Fragmentation with jemalloc

Mon Apr 22 23:36:41 PDT 2013

I am quite certain I am looking at RES and not VIRT. In the tests, VIRT
remains close to jemalloc's 'mapped' statistic, but resident set size is
way off 'active' reported by jemalloc.

I will check if madvise fails in the tests and get back.

Thanks,
Vandana

On Tue, Apr 23, 2013 at 11:04 AM, Jason Evans <jasone at canonware.com> wrote:

> On Apr 22, 2013, at 9:18 PM, vandana shah <shah.vandana at gmail.com> wrote:
>
> On Mon, Apr 22, 2013 at 11:49 PM, Jason Evans <jasone at canonware.com>wrote:
>
>> On Apr 21, 2013, at 10:01 PM, vandana shah wrote:
>> > I have been trying to use jemalloc for my application and observed that
>> the rss of the process keeps on increasing.
>> >
>> > I ran the application with valgrind to confirm that there are no memory
>> leaks.
>> >
>> > To investigate more, I collected jemalloc stats after running the test
>> for few days and here is the summary for a run with narenas:1,
>> tcache:false, lg_chunk:24
>> >
>> >  Arenas: 1
>> >  Pointer size: 8
>> >  Quantum size: 16
>> >  Page size: 4096
>> >  Min active:dirty page ratio per arena: 8:1
>> >  Maximum thread-cached size class: 32768
>> >  Chunk size: 16777216 (2^24)
>> >  Allocated: 24364176040, active: 24578334720, mapped: 66739765248
>> >  Current active ceiling: 24578621440
>> >  chunks: nchunks   highchunks    curchunks
>> >             3989         3978         3978
>> >  huge: nmalloc      ndalloc    allocated
>> >              3            2    117440512
>> >
>> >  arenas[0]:
>> >  assigned threads: 17
>> >  dss allocation precedence: disabled
>> >  dirty pages: 5971898:64886 active:dirty, 354265 sweeps, 18261119
>> madvises, 1180858954 purged
>> >
>> > While in this state, the RSS of the process was at 54GB.
>> >
>> > Questions:
>> > 1) The difference between RSS and jemalloc active is huge (more than
>> 30GB). In my test, the difference was quite less in the beginning (say 4
>> GB) and it went on increasing with time. That seems too high to account for
>> jemalloc data structures, overhead etc. What else gets accounted in process
>> RSS - active?

▶ **STATED EXERCISE A**:
Can you turn the paragraph of the jemalloc thread beginning "I am quite certain I am looking at RES" into a short bulleted list that keeps its main facts?

▶ **THE DATA**:
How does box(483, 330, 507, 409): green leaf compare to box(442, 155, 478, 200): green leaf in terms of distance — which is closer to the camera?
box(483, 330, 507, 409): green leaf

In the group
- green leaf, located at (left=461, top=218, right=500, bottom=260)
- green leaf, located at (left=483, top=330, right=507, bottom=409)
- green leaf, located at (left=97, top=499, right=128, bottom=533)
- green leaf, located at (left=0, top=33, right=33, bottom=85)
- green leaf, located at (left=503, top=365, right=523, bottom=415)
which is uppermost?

▶ **STATED EXERCISE B**:
Can you output all of the records above again, verbatim and line for line?

▶ **REPLY A**:
- The figure being examined is RES, not VIRT.
- In the tests, VIRT stays close to jemalloc's 'mapped' statistic.
- Resident set size is far from the 'active' value jemalloc reports.

▶ **REPLY B**:
How does box(483, 330, 507, 409): green leaf compare to box(442, 155, 478, 200): green leaf in terms of distance — which is closer to the camera?
box(483, 330, 507, 409): green leaf

In the group
- green leaf, located at (left=461, top=218, right=500, bottom=260)
- green leaf, located at (left=483, top=330, right=507, bottom=409)
- green leaf, located at (left=97, top=499, right=128, bottom=533)
- green leaf, located at (left=0, top=33, right=33, bottom=85)
- green leaf, located at (left=503, top=365, right=523, bottom=415)
which is uppermost?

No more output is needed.